Five months later, Ancelotti’s time was up. Ardent protest songs from the fans in their final home game of the season – a 7-3 destruction of Getafe – was not enough to keep Florentino Perez from wielding that tired old axe. Neither was the public support of Cristiano Ronaldo, a figure who can bend the ear of the president better than most in a white shirt.

“Ancelotti has won, in these two years, the affection of me personally, the board and the fans,” Perez said on May 25 last year, the day Ancelotti was fired. That affection was simply not enough to counter the disappointment of losing LaLiga to Barcelona yet again, and exiting the Champions League at the semi-final stage to Juventus. “The demands for a coach here are huge,” was the president’s rather extraneous explanation.

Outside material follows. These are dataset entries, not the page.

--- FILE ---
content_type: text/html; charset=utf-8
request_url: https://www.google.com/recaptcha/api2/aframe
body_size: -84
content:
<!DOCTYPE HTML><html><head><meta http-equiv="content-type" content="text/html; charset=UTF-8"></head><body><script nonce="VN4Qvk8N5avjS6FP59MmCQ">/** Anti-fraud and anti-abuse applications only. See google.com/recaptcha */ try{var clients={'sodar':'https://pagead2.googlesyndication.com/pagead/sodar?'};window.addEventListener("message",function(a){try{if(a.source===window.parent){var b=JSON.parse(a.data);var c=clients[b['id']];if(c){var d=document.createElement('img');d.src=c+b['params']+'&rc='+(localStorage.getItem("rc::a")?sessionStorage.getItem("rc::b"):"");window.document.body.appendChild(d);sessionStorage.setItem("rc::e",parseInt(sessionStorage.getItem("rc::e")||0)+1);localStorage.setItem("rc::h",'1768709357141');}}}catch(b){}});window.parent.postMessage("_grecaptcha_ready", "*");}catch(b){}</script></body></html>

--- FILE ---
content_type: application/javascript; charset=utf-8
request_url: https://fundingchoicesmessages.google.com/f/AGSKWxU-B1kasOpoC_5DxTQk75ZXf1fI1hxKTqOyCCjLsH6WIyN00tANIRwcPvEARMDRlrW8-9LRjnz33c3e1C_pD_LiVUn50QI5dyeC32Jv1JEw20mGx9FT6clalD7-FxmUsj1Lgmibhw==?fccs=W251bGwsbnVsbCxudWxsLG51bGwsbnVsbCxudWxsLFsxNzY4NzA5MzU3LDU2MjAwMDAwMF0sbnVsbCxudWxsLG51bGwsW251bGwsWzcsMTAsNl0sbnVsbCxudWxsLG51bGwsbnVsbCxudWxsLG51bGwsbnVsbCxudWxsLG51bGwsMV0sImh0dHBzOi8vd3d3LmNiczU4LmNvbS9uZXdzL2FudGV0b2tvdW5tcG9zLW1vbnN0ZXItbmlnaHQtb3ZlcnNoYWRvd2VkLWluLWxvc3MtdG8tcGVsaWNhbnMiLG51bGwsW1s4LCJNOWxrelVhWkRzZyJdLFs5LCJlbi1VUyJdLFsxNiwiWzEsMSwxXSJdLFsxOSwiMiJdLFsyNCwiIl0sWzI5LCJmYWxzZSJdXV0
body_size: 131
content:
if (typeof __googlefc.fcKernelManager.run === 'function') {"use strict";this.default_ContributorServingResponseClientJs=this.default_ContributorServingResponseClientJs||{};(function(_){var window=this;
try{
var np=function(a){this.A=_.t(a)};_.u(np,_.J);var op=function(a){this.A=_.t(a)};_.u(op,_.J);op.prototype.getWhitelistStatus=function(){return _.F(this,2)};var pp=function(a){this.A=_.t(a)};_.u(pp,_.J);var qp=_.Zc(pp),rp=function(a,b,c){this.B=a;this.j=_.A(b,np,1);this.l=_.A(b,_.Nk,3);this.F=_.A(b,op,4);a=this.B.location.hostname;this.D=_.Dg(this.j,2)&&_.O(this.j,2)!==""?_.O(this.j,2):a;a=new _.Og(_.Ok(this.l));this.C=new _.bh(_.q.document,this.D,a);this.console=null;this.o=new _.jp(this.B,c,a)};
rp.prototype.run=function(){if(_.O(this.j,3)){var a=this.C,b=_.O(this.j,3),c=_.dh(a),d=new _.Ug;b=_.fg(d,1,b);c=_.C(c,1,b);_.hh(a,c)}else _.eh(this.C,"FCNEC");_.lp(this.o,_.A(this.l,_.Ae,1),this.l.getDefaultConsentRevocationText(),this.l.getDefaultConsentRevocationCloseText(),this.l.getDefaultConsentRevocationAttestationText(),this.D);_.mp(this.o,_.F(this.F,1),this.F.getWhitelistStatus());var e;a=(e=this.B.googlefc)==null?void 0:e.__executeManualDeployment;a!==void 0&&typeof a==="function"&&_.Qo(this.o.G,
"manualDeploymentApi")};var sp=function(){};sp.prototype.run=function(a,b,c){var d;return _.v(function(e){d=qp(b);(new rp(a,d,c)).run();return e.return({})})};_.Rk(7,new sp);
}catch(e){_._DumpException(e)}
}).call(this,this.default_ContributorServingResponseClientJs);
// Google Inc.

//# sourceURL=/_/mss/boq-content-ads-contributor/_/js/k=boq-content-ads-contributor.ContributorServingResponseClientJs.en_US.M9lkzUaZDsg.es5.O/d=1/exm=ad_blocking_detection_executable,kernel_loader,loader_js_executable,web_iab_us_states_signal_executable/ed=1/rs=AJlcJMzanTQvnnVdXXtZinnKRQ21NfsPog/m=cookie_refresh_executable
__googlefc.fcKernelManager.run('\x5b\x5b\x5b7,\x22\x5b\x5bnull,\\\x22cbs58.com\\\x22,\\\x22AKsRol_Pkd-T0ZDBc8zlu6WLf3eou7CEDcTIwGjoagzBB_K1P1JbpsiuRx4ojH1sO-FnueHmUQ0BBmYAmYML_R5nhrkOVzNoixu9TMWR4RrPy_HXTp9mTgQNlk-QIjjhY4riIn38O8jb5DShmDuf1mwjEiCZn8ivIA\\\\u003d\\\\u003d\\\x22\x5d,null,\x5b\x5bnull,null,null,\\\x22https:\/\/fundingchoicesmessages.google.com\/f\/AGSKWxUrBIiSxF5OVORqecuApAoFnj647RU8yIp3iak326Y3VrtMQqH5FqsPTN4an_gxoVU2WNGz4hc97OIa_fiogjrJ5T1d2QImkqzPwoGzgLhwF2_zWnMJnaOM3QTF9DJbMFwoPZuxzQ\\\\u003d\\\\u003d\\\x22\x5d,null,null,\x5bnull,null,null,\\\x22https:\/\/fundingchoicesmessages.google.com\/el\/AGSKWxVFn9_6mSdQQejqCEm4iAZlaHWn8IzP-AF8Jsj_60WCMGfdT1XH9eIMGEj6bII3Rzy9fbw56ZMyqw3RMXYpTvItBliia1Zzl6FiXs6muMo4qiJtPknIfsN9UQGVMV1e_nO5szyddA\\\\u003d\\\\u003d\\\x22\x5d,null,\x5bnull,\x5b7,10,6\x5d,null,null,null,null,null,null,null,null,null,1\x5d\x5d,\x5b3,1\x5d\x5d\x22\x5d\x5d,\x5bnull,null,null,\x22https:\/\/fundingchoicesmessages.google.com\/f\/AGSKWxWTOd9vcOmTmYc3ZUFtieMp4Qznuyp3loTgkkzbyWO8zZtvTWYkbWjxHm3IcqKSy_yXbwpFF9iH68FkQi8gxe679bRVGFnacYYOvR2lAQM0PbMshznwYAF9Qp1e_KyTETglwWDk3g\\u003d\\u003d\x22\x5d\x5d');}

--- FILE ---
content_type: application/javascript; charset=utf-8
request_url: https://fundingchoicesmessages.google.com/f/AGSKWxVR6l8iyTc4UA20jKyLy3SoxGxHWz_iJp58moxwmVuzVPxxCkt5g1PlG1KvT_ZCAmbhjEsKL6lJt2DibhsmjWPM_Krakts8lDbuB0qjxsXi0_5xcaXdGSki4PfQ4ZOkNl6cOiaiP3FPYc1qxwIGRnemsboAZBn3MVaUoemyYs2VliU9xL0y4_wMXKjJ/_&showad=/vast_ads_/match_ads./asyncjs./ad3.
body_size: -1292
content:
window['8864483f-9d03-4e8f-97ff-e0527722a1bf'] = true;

Zidane, tipped for centre-stage at the Santiago Bernabeu in the subsequent weeks, was overlooked for Rafael Benitez – a man whose Madrid roots and, crucially, natural spoken Spanish appealed greatly to Perez. But Zidane did not have long before his chance came: supporter unrest, player frustrations, bureaucratic embarrassment in the Copa del Rey and an absolute hammering in the Clasico had sealed Benitez’s fate long before he was officially dismissed in January.

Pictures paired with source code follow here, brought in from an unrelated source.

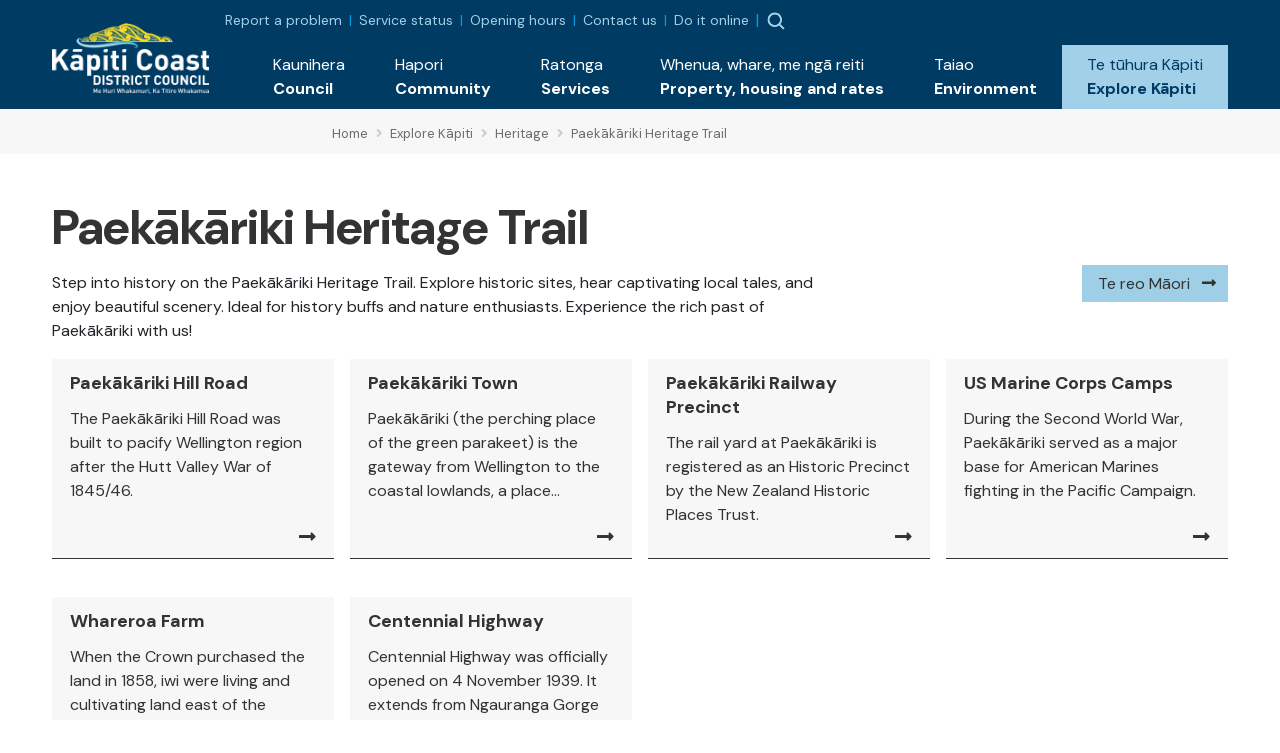

--- FILE ---
content_type: text/plain; charset=utf-8
request_url: https://events.getsitectrl.com/api/v1/events
body_size: 557
content:
{"id":"66f7ee7d1bb4c065","user_id":"66f7ee7d1bbd0d4a","time":1768985064558,"token":"1768985064.06573792f1ef6070c743912c10d04b6a.5080cd216e1ca4f4654eeef2a5c4f58c","geo":{"ip":"3.139.74.192","geopath":"147015:147763:220321:","geoname_id":4509177,"longitude":-83.0061,"latitude":39.9625,"postal_code":"43215","city":"Columbus","region":"Ohio","state_code":"OH","country":"United States","country_code":"US","timezone":"America/New_York"},"ua":{"platform":"Desktop","os":"Mac OS","os_family":"Mac OS X","os_version":"10.15.7","browser":"Other","browser_family":"ClaudeBot","browser_version":"1.0","device":"Spider","device_brand":"Spider","device_model":"Desktop"},"utm":{}}

--- FILE ---
content_type: image/svg+xml
request_url: https://www.kapiticoast.govt.nz/img/chevron-right-black.svg
body_size: -50
content:
<svg width="24" height="24" viewBox="0 0 24 24" xmlns="http://www.w3.org/2000/svg" xmlns:xlink="http://www.w3.org/1999/xlink">
    <defs>
        <path d="m13.586 12-5.293 5.293a1 1 0 0 0 1.414 1.414l6-6a1 1 0 0 0 0-1.414l-6-6a1 1 0 0 0-1.414 1.414L13.586 12z" id="qsgg2syrja"/>
    </defs>
    <g fill="none" fill-rule="evenodd">
        <mask id="2tgestqh2b" fill="#fff">
            <use xlink:href="#qsgg2syrja"/>
        </mask>
        <use fill="#000" fill-rule="nonzero" xlink:href="#qsgg2syrja"/>
        <g mask="url(#2tgestqh2b)" fill="#333">
            <path d="M0 0h24v24H0z"/>
        </g>
    </g>
</svg>


--- FILE ---
content_type: image/svg+xml
request_url: https://www.kapiticoast.govt.nz/img/chevron-right.svg
body_size: -62
content:
<svg width="24" height="24" viewBox="0 0 24 24" xmlns="http://www.w3.org/2000/svg" xmlns:xlink="http://www.w3.org/1999/xlink">
    <defs>
        <path d="m13.586 12-5.293 5.293a1 1 0 0 0 1.414 1.414l6-6a1 1 0 0 0 0-1.414l-6-6a1 1 0 0 0-1.414 1.414L13.586 12z" id="qkyfgz48da"/>
    </defs>
    <g fill="none" fill-rule="evenodd">
        <mask id="qpkfr83xeb" fill="#fff">
            <use xlink:href="#qkyfgz48da"/>
        </mask>
        <use fill="#000" fill-rule="nonzero" xlink:href="#qkyfgz48da"/>
        <g mask="url(#qpkfr83xeb)" fill="#9ECFE7">
            <path d="M0 0h24v24H0z"/>
        </g>
    </g>
</svg>
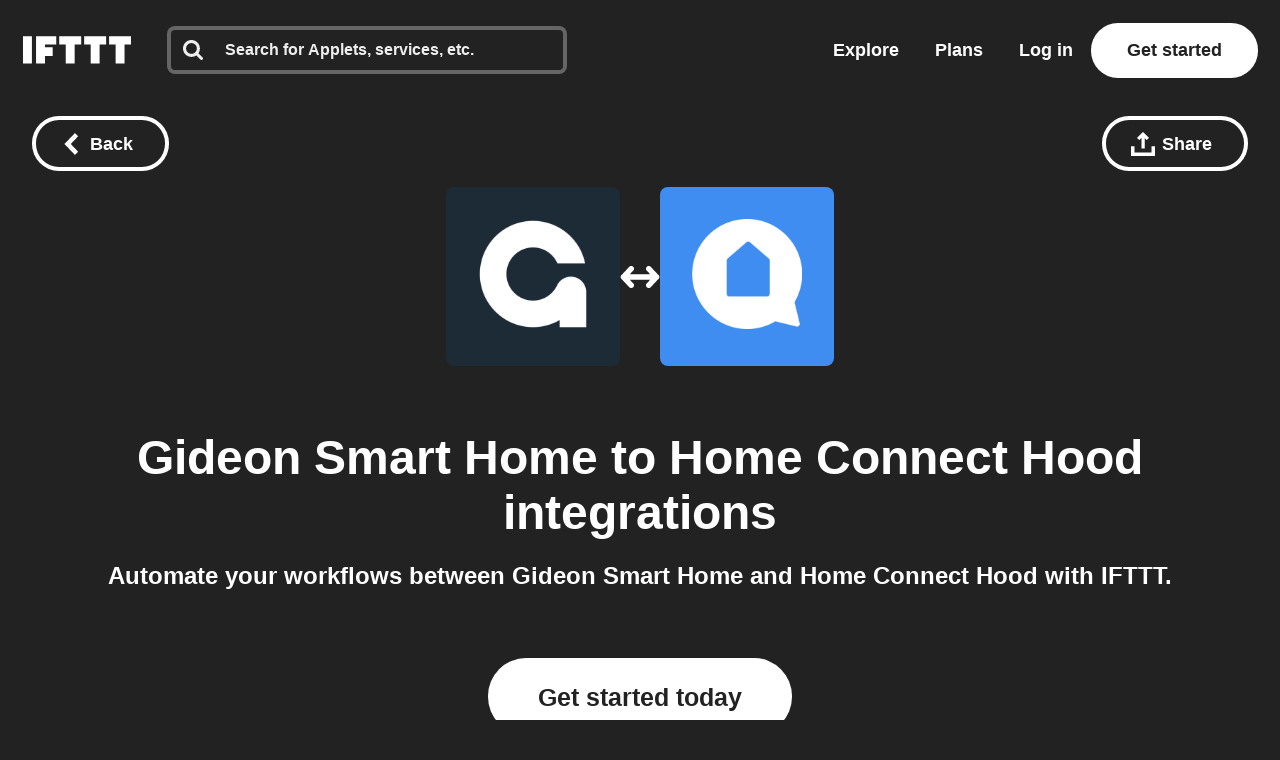

--- FILE ---
content_type: image/svg+xml
request_url: https://web-assets.ifttt.com/builds/assets/user-icon-CaTgxhP-.svg
body_size: 497
content:
<svg height="18" viewBox="0 0 14 18" width="14" xmlns="http://www.w3.org/2000/svg"><path d="m12.5794595 12.213c.9050606.7280986 1.4287464 1.8359474 1.4204432 3.0047143v.2108571c0 1.4201608-1.1397224 2.5714286-2.5455183 2.5714286h-8.90896565c-1.40579596 0-2.54541875-1.1512678-2.54541875-2.5714286v-.2108571c0-1.1867143.51799272-2.2821429 1.42161637-3.006 1.09453007-.8781429 2.95268576-1.926 5.5782852-1.926s4.48375513 1.0478571 5.57955793 1.9272857zm-5.57955793-3.213c-1.59143345 0-3.06197861-.85769513-3.85769534-2.24999998-.79571673-1.39230486-.79571673-3.10769518 0-4.50000004.79571673-1.39230485 2.26626189-2.24999998 3.85769534-2.24999998 2.46014293 0 4.45448283 2.01471863 4.45448283 4.5s-1.9943399 4.5-4.45448283 4.5z" fill="#fff"/></svg>

--- FILE ---
content_type: text/javascript
request_url: https://web-assets.ifttt.com/builds/assets/connect-CIlNcM_3.js
body_size: 462
content:
import{i as a}from"./sharing-ZCL5lFsI.js";import{s as n}from"./shared_vanilla_setup-CBBoeE7I.js";import{l as r}from"./load_applets_list-DRnJxrkK.js";import{T as s}from"./tqa_list_tabs-BuzNToNX.js";import{B as c}from"./build_automation_dropdown-qn0Ul6Up.js";import{y as i}from"./header-BFAduAmo.js";import"./setup_unified_mobile_menu-KN9tCv1m.js";import"./_commonjsHelpers-CE1G-McA.js";const p=async()=>{const o=JSON.parse(document.querySelector("[data-connect-page]")?.dataset?.connectPage||"{}"),{discoverMoreAppletsUrl:e}=o,t=document.querySelector(".discover_applets");r(t,e)};n();document.addEventListener("DOMContentLoaded",async function(){i?.("connect_service_xy_page_viewed"),a(),p(),s(),c()},{once:!0});
//# sourceMappingURL=connect-CIlNcM_3.js.map


--- FILE ---
content_type: image/svg+xml
request_url: https://web-assets.ifttt.com/builds/assets/pro_plus-CqwZ7bHX.svg
body_size: 1105
content:
<svg viewBox="0 0 120 70" width="120" height="70" fill="#222" xmlns="http://www.w3.org/2000/svg"><path d="M34.816 28.408C35.056 28.792 35.176 29.284 35.176 29.884 35.176 30.484 35.056 30.988 34.816 31.396 34.576 31.78 34.24 32.092 33.808 32.332 33.4 32.572 32.932 32.74 32.404 32.836 31.876 32.932 31.324 32.98 30.748 32.98H28.156V26.968H30.856C31.408 26.968 31.936 27.004 32.44 27.076 32.968 27.148 33.436 27.292 33.844 27.508 34.252 27.724 34.576 28.024 34.816 28.408zM70.1171 38.452C70.1171 37.876 70.0211 37.312 69.8291 36.76 69.6371 36.208 69.3611 35.728 69.0011 35.32 68.6411 34.888 68.1971 34.54 67.6691 34.276 67.1411 34.012 66.5291 33.88 65.8331 33.88 65.1371 33.88 64.5251 34.012 63.9971 34.276 63.4691 34.54 63.0251 34.888 62.6651 35.32 62.3291 35.728 62.0651 36.208 61.8731 36.76 61.7051 37.312 61.6211 37.876 61.6211 38.452 61.6211 39.028 61.7051 39.592 61.8731 40.144 62.0651 40.696 62.3411 41.2 62.7011 41.656 63.0611 42.088 63.5051 42.436 64.0331 42.7 64.5611 42.964 65.1731 43.096 65.8691 43.096 66.5651 43.096 67.1771 42.964 67.7051 42.7 68.2331 42.436 68.6771 42.088 69.0371 41.656 69.3971 41.2 69.6611 40.696 69.8291 40.144 70.0211 39.592 70.1171 39.028 70.1171 38.452z"/><path fill-rule="evenodd" clip-rule="evenodd" d="M11.9008 0C5.32818 0 0 5.37258 0 12V58C0 64.6274 5.32818 70 11.9008 70H108.099C114.672 70 120 64.6274 120 58V12C120 5.37258 114.672 0 108.099 0H11.9008ZM40.504 33.628C41.056 32.596 41.332 31.336 41.332 29.848C41.332 28.384 41.068 27.16 40.54 26.176C40.036 25.168 39.328 24.364 38.416 23.764C37.528 23.14 36.472 22.696 35.248 22.432C34.048 22.144 32.752 22 31.36 22H22V47.488H28.156V37.876H31.216C32.536 37.876 33.808 37.732 35.032 37.444C36.256 37.156 37.336 36.7 38.272 36.076C39.208 35.452 39.952 34.636 40.504 33.628ZM53.9925 34.24C54.2565 34.264 54.5205 34.312 54.7845 34.384L55.0365 29.2C54.8925 29.152 54.7005 29.116 54.4605 29.092C54.2445 29.068 54.0165 29.056 53.7765 29.056C52.6725 29.056 51.7005 29.344 50.8605 29.92C50.0205 30.496 49.3725 31.24 48.9165 32.152H48.8445V29.56H43.1565V47.488H49.0605V38.272C49.0605 37.912 49.1325 37.492 49.2765 37.012C49.4205 36.532 49.6485 36.088 49.9605 35.68C50.2965 35.272 50.7285 34.924 51.2565 34.636C51.8085 34.348 52.4805 34.204 53.2725 34.204C53.5125 34.204 53.7525 34.216 53.9925 34.24ZM75.8051 38.452C75.8051 39.916 75.5411 41.248 75.0131 42.448C74.4851 43.624 73.7651 44.632 72.8531 45.472C71.9411 46.288 70.8851 46.924 69.6851 47.38C68.4851 47.836 67.2011 48.064 65.8331 48.064C64.4891 48.064 63.2051 47.836 61.9811 47.38C60.7811 46.924 59.7251 46.288 58.8131 45.472C57.9251 44.632 57.2171 43.624 56.6891 42.448C56.1611 41.248 55.8971 39.916 55.8971 38.452C55.8971 36.988 56.1611 35.668 56.6891 34.492C57.2171 33.316 57.9251 32.32 58.8131 31.504C59.7251 30.688 60.7811 30.064 61.9811 29.632C63.2051 29.2 64.4891 28.984 65.8331 28.984C67.2011 28.984 68.4851 29.2 69.6851 29.632C70.8851 30.064 71.9411 30.688 72.8531 31.504C73.7651 32.32 74.4851 33.316 75.0131 34.492C75.5411 35.668 75.8051 36.988 75.8051 38.452ZM91.6032 46.372V38.848H99.2352V34.312H91.5672V26.788H86.8872V34.312H79.2552V38.848H86.9232V46.372H91.6032Z"/></svg>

He was worth the wait. His first half-year in charge has been remarkable. Respect between players and coach was re-established (another public backing by Ronaldo helped here) and the fans were won around by a renewed commitment to high-pressing, attacking football – a style with which Benitez was rather unfairly disassociated. As for Perez, a 2-1 Clasico revenge win at Camp Nou in April was enough to keep his trigger-finger still.

With optimism restored, the results soon followed. A run of 12 straight league wins to conclude the season saw Madrid haul in Barca’s nine-point advantage at the top of the table and miss out on the title by just a point.

In the Champions League, inconsistent performances were rescued by sheer lung-bursting courage. Overturning a 2-0 deficit to Wolfsburg, scraping by Manchester City and holding their penalty shootout nerve in the final against Atletico Madrid were all triumphs borne out of a will to fight for the new coach as much as the application of talent.

Sharper football, better results, European glory at the expense of Atleti – it all feels eerily familiar. Add in a Super Cup against Sevilla, amid another transfer window of uncertainty and a defiant attempt to decide how to fit James Rodriguez into the team, and you might just think it was 2014 all over again.

In many ways, this is an important game for Zidane. A scarcity of major signings – only Alvaro Morata has arrived – and a humbling pre-season loss to Paris Saint-Germain have let a few doubts creep in for the first time.

Lifting the first trophy of 2016-17, especially with Ronaldo one of a number of key names missing as he rests a knee injury, would maintain confidence in the former France star’s methods at the start of another crucial campaign.

But regardless of this result, only the major trophies handed out in May will guarantee Zidane’s place on the Madrid bench heading into a third campaign. Ancelotti can vouch for that.